Dataset rows

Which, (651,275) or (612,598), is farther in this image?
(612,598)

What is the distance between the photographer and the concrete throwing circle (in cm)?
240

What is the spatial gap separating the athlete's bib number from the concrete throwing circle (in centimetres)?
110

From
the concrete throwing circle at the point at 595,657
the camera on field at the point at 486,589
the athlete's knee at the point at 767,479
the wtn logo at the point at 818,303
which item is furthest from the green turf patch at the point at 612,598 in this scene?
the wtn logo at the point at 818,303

* **PROBLEM DESCRIPTION**:
Turn the rows into a JSON list of strings, one string per line and no entries for blank lines, starting with the line that contains "What is the distance" and going on through the last line of the rows.

* **FULL ANSWER**:
[
  "What is the distance between the photographer and the concrete throwing circle (in cm)?",
  "240",
  "What is the spatial gap separating the athlete's bib number from the concrete throwing circle (in centimetres)?",
  "110",
  "From",
  "the concrete throwing circle at the point at 595,657",
  "the camera on field at the point at 486,589",
  "the athlete's knee at the point at 767,479",
  "the wtn logo at the point at 818,303",
  "which item is furthest from the green turf patch at the point at 612,598 in this scene?",
  "the wtn logo at the point at 818,303"
]